太宰治の「人間失格」から、こんなストーリーが生まれるなんて、その想像力と表現力に圧倒されます。原作のエッセンスが、どの部分に紐付くかは一見するだけでは解読が難しいほどに、良い意味で全然違う表現になっているので、「人間失格」の映像化作品でお腹いっぱいになっている人でも新鮮さを感じられるはずです。物語の舞台は、昭和111年、医療革命により死を克服し、環境に配慮しない経済活動と19時間労働政策の末、GDP世界1位、年金支給額1億円を実現した無病長寿大国、日本の東京。この設定からもわかる通り、今日本で叫ばれている社会問題を背景に、極端にシステム化されてしまった日本で、人間の生き方はどう変わっていくのかを想像させるストーリーとなっています。改めて「人間って何だろう?」と考えさせられ、「人間失格」という概念が、観ながら自然に頭に浮かび上がってきます。SFアクションアニメであると同時に、とても哲学的で、社会派な作品なので、いろいろな視点で鑑賞できると思います。

提供資料 →
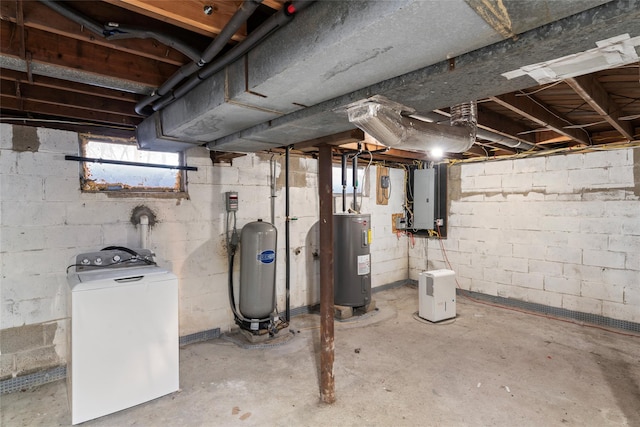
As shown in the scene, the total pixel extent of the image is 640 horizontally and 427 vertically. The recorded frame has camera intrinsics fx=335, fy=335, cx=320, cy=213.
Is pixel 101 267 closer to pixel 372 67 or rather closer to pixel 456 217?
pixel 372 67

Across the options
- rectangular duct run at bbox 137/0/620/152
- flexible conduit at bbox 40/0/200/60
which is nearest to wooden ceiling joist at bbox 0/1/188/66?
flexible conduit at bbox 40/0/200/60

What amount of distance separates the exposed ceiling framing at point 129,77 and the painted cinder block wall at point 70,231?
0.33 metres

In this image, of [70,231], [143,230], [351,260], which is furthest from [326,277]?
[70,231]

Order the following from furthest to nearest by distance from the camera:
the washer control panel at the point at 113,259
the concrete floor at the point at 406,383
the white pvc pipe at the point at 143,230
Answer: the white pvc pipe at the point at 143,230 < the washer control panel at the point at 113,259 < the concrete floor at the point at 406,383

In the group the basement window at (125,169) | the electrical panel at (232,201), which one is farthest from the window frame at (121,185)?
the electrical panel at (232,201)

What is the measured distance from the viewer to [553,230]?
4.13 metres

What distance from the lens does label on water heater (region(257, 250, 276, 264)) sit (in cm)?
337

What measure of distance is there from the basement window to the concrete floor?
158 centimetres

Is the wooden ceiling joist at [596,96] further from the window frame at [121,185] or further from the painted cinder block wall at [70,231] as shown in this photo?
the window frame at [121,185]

確認問題 →
1) 本文によると、物語の舞台は昭和何年の東京ですか?
2) 次の(a)〜(c)は本文の内容と合っていますか。それぞれ「はい」か「いいえ」で答え、判断の根拠となる本文の語句をそのまま引用してください。
(a) 物語の日本はGDP世界1位を実現している。
(b) 物語の日本では、労働時間を短くする政策がとられている。
(c) この作品はSFアクションアニメである。
3) 本文のうち、「太宰治の「人間失格」から、こ」から「視点で鑑賞できると思います。」までを、両端の語句も含めて一字一句変えずに返してください。
本文だけを根拠にして答えてください。

解答一覧 →
1) 昭和111年の東京です。

2)
(a) はい。「GDP世界1位」
(b) いいえ。「19時間労働政策」
(c) はい。「SFアクションアニメであると同時に」

3)
太宰治の「人間失格」から、こんなストーリーが生まれるなんて、その想像力と表現力に圧倒されます。原作のエッセンスが、どの部分に紐付くかは一見するだけでは解読が難しいほどに、良い意味で全然違う表現になっているので、「人間失格」の映像化作品でお腹いっぱいになっている人でも新鮮さを感じられるはずです。物語の舞台は、昭和111年、医療革命により死を克服し、環境に配慮しない経済活動と19時間労働政策の末、GDP世界1位、年金支給額1億円を実現した無病長寿大国、日本の東京。この設定からもわかる通り、今日本で叫ばれている社会問題を背景に、極端にシステム化されてしまった日本で、人間の生き方はどう変わっていくのかを想像させるストーリーとなっています。改めて「人間って何だろう?」と考えさせられ、「人間失格」という概念が、観ながら自然に頭に浮かび上がってきます。SFアクションアニメであると同時に、とても哲学的で、社会派な作品なので、いろいろな視点で鑑賞できると思います。